With cosmetics, yes, you can talk about where you got them from and the price you paid, but all you’ve got the telling to your friend that a certain influencer suggested it, and I don’t know how powerful that is, face paint doesn’t scream w7 at you.
So on balance I think you are right to avoid Warpaint.
There are much lower barriers to entry for competitors vs Fevertree which has a much stronger brand (now).
A business so reliant on influencers seems very vulnerable, if Warpaint’s efforts on line falter there is going to be a lot of stock to write-off. But then that’s the partners forte selling written off stock.
Hi Roger
Thanks for the thoughtful Comment.
The difference as you say is that FEVR has built up its own social cache, while W7L has had to rely on influencers. I agree that relying on influencers seems vulnerable. I suspect few of the influencers are devout W7L customers, and would continue to promote W7L were a more lucrative arrangement from a cosmetics rival appear.
I do think ‘influencer marketing’ can be somewhat ‘shady’, and the advertising authorities are catching up (slowly) with some offenders. The real growth phase of influencers will not last forever, and eventually the influencers may just be viewed in the same light as actors on TV ads.
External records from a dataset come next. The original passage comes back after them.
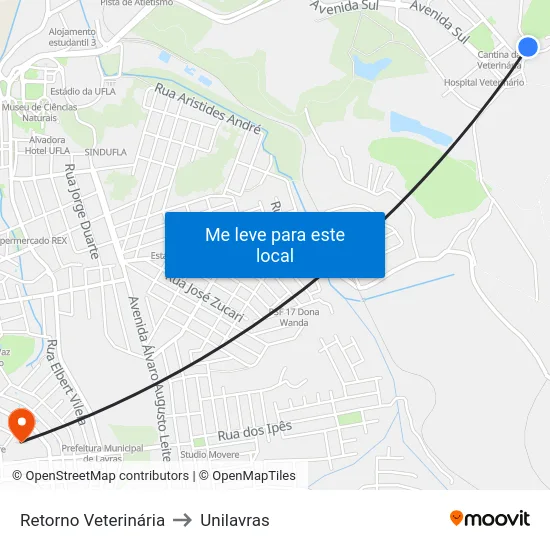 Retorno Veterinária to Unilavras map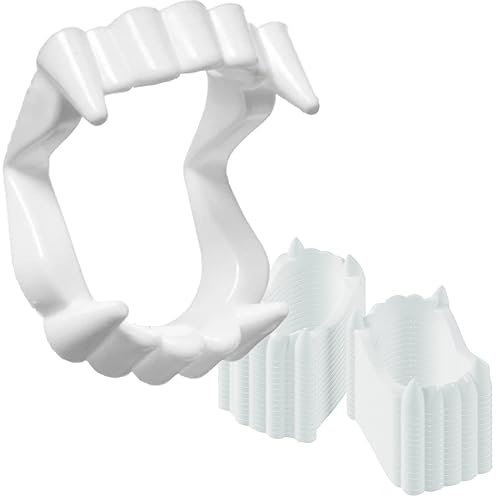 The Dreidel Company 12-Pack Halloween White Teeth Fangs Teeth, Costume,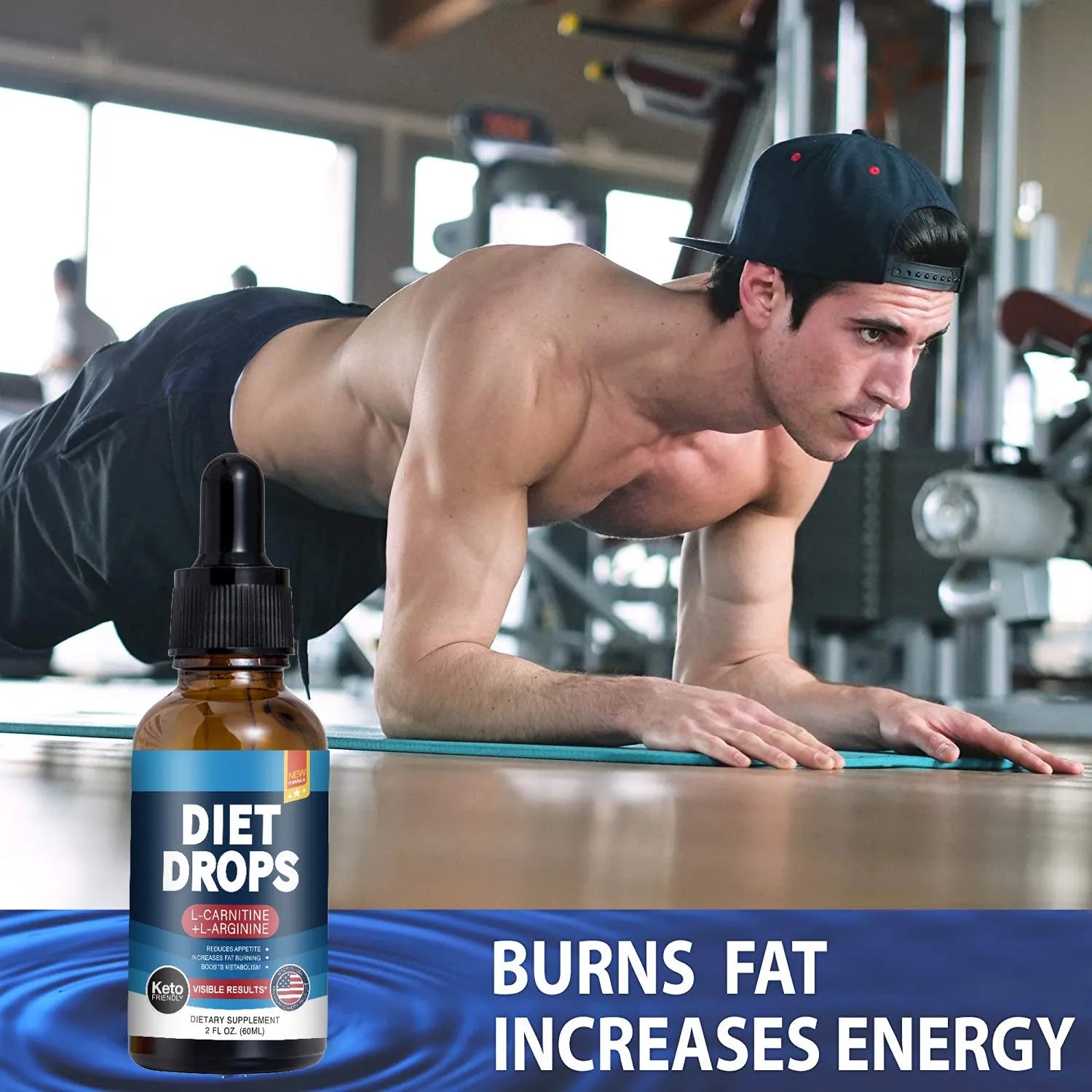 60ml bottle of liquid ketone drops dietary supplement
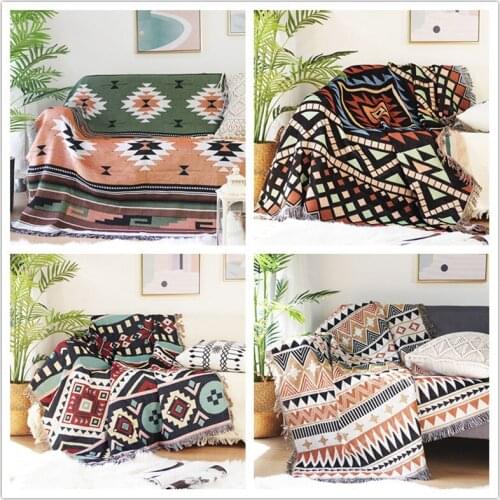 GY4040 Bohemia Geometry Double-Sided Use Blanket Sofa Decorative Slipcover Stitching Rug Tapestry Carpet Home&Living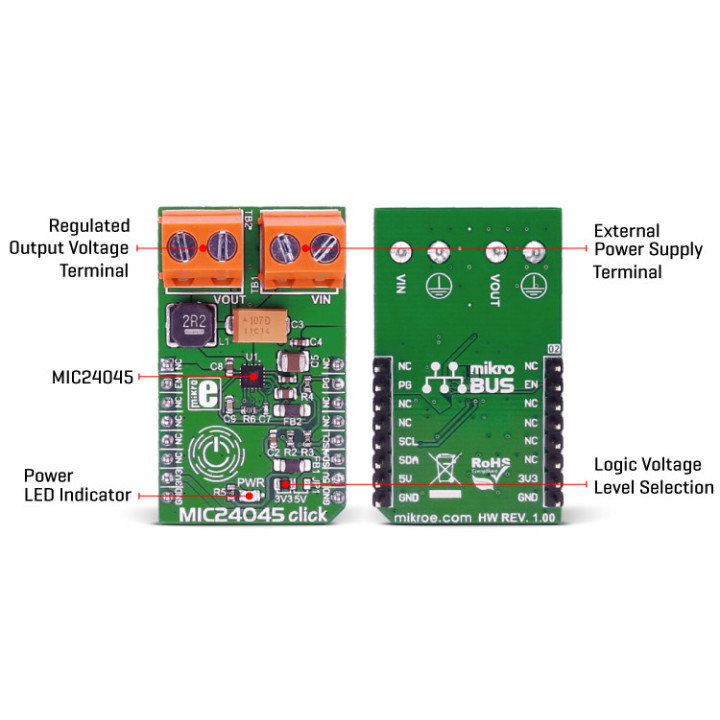 Caractéristiques du module MIC24045 click Board - MIKROE-2574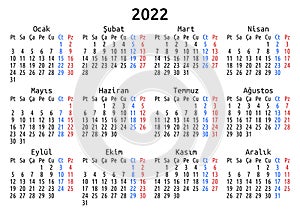 2022 calendar, Turkish, Monday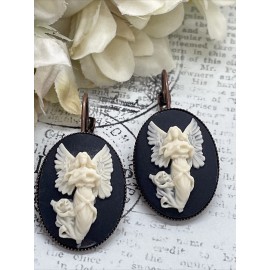 FANCY FOX BOUTIQUE Rose Gold Brass Cream & Black Angel Anniversary Earrings Cameo Birthday Gift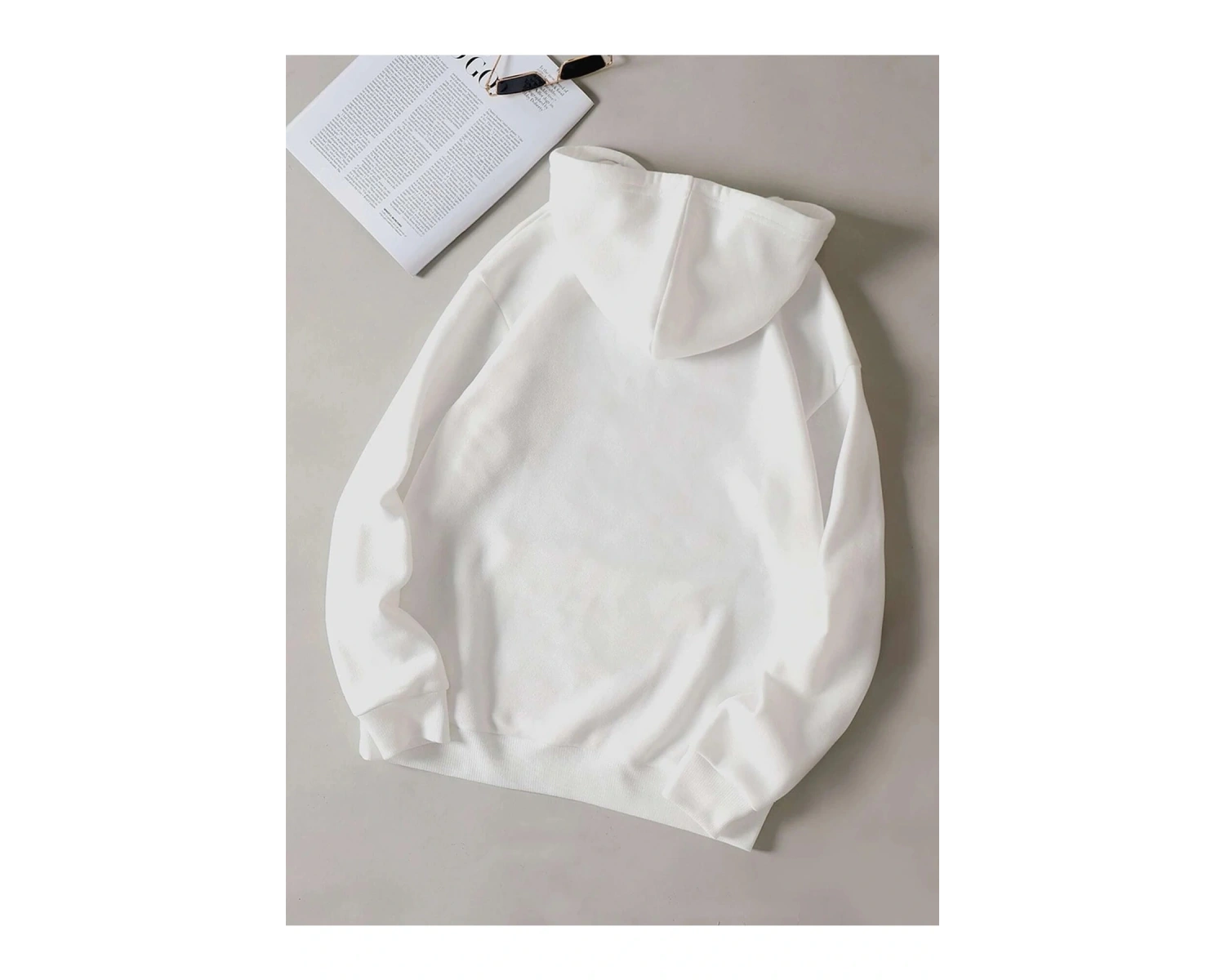 Yasolin----Unisex Beyaz Brooklyn Baskılı Kapüşonlu Sweatshirt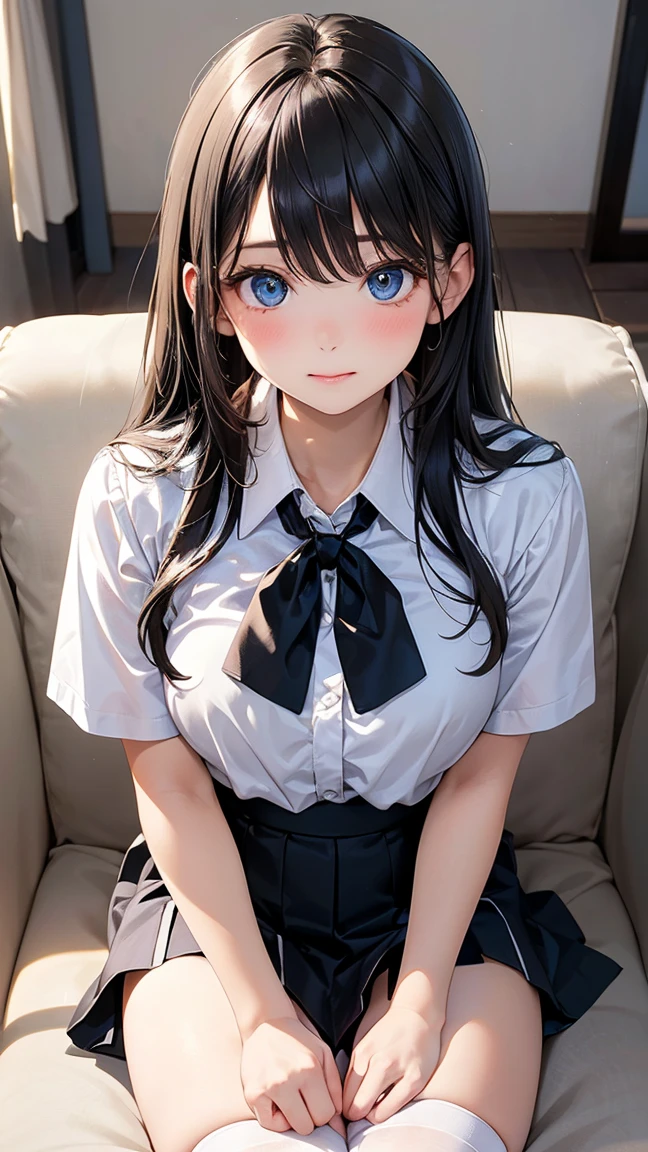 (masterpiece: 1.3), (Maximum resolution: 1.2), (Ultra HD TV: 1.2), Cinematic Light, 8K resolution, Detailed facial features , (Sharp focus: 1.2), (Focus on the face:1.2),Perfect Style, Beautiful Face, Acura, Anatomically correct, Highly detailed face and skin texture, Beautiful Eyes,Beautiful Eyes, Thin eyebrows, Glitter Eyeliner: 1 Natural Cheeks, Glowing Skin, Fair skin: 1.2, (Glossy Lips: 1.4),、 (Embarrassed look: 1.2),Highly detailed face and skin texture, Natural Cheeks, , Glossy Lips: 1.4,Perfect Style、Cleavage、Soft Breasts、(White mucus on chest:1.4)(White mucus on thighs:1.2)、 blush、A humiliating look、Anxious expression、A look of humiliation、Embarrassed look、Glare、anger、sorrow、tears、Open your knees、Spread your legs、 White underwear、Sparkly little earrings and necklace、Disheveled clothes、White panties、sweating、Thin underwear、stockings、Age: 18 years old, A clean-cut woman,1 person、 Upward-facing chest, Black brown hair、blonde、Silver Hair、Blue-gray eyes、Green-gray eyes,Evening Classroom、(High School Uniform:1.4)、masturbation behavior、Masturbation、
For now, though, everything for W7L is based on the influencer, so as long as the stock is available somewhere nationally, then I don’t think it matters whether it is B&M or somewhere else. As long as the product is selling, and the retailer can earn a decent margin, then distribution should not be a problem.
Maynard
WarPaint London (W7L)
News article
https://www.bbc.co.uk/news/technology-46960179
“Sixteen social media stars including singers Ellie Goulding and Rita Ora, models Rosie Huntington-Whiteley and Alexa Chung, and vlogger Zoella have agreed to change how they post online.”
Further disruption to the power of UK social-media influencers.